#### Excerpt to read ####

Associated Press
Thursday
29 July 2004
www.usatoday.com/news/washington/2004-07-29-epa-pesticides_x.htm
Washington
- The Environmental Protection Agency will be free to approve pesticides
without consulting wildlife agencies to determine if the chemical might
harm plants and animals protected by the Endangered Species Act, according
to new Bush administration rules.
The
streamlining by the Interior and Commerce departments represents "a
more efficient approach to ensure protection of threatened and endangered
species," officials with the two agencies, EPA and the Agriculture
Department said in a joint statement Thursday.
It
also is intended to head off future lawsuits, the officials said.
Under
the Endangered Species Act, EPA has been required to consult with
Interior's Fish and Wildlife Service and Commerce's National Marine
Fisheries Service each time it licenses a new pesticide. But that hasn't
been happening for some time.
"Because
of the complexity of consultations to examine the effects of pest-control
products, there have been almost no consultations completed in the past
decade," the officials acknowledged in their statement.
Steve
Williams, the Fish and Wildlife director, said it was too complex to have
to consider every possible result among the interaction of hundreds of
active chemicals and 1,200 threatened and endangered species.

#### Raw records ####

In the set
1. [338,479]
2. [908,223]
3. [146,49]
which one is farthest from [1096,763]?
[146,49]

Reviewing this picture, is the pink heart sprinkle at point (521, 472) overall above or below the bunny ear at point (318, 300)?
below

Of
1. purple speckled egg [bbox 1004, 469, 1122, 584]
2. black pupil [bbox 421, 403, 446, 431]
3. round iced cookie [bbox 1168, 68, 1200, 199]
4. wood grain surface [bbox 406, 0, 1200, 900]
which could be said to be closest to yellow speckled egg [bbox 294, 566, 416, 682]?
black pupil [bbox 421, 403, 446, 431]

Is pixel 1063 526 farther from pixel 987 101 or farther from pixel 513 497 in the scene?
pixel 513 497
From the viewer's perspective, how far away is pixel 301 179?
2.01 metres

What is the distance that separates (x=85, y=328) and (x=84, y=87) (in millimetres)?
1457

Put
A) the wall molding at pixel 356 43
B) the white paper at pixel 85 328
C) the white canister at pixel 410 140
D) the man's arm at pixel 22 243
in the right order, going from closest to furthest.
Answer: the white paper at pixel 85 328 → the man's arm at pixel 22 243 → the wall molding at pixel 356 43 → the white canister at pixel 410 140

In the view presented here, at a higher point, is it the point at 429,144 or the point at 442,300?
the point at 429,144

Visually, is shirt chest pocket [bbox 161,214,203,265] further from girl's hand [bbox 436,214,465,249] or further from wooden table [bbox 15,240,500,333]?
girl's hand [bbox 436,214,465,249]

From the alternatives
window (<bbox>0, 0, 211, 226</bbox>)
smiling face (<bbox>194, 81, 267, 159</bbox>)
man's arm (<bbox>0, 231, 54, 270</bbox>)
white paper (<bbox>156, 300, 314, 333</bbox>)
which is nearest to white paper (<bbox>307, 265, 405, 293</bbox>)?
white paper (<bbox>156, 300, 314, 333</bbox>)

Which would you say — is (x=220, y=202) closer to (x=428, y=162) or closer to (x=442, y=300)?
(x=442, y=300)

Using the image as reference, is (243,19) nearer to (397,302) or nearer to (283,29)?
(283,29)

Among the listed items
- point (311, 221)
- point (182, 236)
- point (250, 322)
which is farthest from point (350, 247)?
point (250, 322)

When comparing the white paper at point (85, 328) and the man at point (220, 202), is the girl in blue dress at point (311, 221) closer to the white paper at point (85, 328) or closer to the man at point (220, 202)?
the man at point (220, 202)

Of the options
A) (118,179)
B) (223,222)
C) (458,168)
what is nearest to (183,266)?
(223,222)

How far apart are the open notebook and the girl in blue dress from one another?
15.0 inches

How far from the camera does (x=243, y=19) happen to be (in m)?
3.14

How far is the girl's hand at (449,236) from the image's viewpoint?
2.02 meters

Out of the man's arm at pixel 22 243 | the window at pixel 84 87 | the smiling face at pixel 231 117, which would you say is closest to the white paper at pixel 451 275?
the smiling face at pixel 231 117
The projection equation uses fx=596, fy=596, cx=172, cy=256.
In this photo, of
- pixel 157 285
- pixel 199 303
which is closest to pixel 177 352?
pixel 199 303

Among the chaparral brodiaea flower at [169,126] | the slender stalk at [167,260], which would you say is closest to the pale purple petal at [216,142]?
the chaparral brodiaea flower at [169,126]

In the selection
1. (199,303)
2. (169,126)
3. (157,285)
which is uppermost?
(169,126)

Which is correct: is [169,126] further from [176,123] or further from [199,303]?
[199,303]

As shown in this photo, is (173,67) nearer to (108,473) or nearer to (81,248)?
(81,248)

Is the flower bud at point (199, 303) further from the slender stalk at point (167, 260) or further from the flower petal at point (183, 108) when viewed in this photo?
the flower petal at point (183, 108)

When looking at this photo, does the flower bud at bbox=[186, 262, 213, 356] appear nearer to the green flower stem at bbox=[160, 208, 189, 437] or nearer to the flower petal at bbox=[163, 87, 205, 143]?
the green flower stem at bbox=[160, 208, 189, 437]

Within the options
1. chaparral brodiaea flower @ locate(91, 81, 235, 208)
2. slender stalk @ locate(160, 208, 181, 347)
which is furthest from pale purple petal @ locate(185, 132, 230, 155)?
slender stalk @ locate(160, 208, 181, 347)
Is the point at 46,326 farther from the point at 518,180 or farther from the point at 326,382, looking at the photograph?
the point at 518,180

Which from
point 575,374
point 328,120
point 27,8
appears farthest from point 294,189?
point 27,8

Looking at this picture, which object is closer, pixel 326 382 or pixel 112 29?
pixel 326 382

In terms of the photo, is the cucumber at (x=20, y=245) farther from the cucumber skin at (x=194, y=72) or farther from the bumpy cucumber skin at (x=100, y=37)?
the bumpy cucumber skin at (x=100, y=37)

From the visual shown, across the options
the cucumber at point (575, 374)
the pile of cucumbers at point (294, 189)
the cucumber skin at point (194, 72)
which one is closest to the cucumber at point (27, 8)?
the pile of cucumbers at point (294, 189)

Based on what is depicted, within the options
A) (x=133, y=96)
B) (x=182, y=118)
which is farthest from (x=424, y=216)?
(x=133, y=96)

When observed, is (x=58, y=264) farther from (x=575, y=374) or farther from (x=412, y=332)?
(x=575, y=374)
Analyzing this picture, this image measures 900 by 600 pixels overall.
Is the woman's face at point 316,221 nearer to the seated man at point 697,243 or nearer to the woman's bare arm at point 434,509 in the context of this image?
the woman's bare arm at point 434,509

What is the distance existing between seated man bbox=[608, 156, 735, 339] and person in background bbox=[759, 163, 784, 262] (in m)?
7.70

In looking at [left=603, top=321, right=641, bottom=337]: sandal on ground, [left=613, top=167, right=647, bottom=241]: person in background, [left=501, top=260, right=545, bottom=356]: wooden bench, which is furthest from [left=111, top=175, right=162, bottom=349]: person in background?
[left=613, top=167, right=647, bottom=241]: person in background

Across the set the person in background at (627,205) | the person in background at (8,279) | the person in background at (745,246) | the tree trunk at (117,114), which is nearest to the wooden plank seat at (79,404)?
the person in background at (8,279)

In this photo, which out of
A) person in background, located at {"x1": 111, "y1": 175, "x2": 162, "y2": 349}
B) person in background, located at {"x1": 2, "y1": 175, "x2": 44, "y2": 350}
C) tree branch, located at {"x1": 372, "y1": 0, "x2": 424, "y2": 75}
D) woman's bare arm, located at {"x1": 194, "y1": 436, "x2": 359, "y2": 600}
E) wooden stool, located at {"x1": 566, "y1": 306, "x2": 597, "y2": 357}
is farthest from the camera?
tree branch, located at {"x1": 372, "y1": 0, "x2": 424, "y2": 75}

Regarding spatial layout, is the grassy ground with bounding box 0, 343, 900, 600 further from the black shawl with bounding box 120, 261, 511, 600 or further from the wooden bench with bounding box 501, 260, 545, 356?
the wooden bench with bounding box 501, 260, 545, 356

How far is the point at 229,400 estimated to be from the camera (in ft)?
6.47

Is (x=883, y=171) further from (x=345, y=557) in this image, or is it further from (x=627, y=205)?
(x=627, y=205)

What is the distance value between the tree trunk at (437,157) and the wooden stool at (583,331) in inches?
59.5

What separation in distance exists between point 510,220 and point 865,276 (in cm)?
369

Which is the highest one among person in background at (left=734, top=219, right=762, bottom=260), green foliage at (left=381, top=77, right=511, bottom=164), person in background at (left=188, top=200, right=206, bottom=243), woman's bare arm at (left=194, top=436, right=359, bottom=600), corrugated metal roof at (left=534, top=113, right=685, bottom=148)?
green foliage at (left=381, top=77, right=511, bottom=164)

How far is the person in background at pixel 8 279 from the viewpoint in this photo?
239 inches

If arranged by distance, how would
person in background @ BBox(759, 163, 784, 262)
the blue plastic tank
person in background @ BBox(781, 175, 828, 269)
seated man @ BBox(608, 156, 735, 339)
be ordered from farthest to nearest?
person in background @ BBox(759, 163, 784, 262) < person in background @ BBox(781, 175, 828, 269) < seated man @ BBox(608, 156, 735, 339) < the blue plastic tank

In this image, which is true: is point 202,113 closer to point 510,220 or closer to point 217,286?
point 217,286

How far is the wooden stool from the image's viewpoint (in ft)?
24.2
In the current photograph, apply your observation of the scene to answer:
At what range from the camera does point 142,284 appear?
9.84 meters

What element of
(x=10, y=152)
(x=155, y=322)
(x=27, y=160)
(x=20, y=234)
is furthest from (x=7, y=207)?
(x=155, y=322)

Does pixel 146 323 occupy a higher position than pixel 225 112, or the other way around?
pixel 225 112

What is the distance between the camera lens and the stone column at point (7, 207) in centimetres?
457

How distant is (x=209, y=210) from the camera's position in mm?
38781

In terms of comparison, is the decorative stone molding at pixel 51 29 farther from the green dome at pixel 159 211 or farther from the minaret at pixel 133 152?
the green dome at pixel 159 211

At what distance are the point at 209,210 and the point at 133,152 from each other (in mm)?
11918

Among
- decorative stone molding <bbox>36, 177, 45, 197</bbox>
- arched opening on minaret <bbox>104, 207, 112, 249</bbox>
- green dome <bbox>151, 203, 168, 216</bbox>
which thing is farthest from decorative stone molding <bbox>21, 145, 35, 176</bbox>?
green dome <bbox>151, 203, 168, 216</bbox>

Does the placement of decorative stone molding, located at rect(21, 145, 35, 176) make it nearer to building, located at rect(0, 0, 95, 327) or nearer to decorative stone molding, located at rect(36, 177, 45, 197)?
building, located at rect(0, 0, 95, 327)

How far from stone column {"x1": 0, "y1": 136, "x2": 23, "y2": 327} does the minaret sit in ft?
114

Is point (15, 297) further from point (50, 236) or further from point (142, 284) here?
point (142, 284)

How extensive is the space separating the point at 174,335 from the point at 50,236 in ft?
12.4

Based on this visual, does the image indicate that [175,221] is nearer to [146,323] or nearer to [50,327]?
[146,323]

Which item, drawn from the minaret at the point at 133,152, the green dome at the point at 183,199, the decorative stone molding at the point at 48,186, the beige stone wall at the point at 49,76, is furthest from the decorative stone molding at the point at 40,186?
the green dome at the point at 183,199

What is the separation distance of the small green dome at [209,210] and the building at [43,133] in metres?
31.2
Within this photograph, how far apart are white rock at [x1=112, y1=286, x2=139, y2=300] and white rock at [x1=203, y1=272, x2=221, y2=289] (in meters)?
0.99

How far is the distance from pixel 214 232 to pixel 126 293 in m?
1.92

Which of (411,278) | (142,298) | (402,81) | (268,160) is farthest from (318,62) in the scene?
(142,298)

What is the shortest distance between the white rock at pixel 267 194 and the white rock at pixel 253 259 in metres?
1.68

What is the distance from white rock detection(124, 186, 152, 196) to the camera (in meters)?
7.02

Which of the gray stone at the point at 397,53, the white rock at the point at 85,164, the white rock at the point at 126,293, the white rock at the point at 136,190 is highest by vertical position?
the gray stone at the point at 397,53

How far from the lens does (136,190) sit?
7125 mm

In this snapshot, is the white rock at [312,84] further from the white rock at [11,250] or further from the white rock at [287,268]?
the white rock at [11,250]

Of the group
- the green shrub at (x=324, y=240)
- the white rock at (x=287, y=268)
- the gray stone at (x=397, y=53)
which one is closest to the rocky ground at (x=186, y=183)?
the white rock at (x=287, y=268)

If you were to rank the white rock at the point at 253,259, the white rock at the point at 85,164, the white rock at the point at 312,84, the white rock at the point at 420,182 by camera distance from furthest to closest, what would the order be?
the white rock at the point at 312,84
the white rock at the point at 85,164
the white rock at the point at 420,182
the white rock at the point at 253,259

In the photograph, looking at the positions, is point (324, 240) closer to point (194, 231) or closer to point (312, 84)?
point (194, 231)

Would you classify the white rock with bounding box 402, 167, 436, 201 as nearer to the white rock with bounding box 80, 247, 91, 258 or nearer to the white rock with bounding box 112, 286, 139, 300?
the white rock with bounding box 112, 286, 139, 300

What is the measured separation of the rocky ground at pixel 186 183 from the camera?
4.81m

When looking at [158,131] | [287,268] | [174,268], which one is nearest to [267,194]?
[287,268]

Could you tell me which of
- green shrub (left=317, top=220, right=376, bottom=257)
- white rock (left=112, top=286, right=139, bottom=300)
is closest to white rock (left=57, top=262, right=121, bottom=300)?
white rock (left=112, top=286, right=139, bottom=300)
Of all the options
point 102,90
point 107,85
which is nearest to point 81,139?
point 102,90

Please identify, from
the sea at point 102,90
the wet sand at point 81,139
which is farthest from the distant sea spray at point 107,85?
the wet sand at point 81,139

####

According to the article on EPA pesticide rules, which two services has the EPA been required to consult each time it licenses a new pesticide? The records have no connection to the text.

__Written solution__
Interior's Fish and Wildlife Service and Commerce's National Marine Fisheries Service.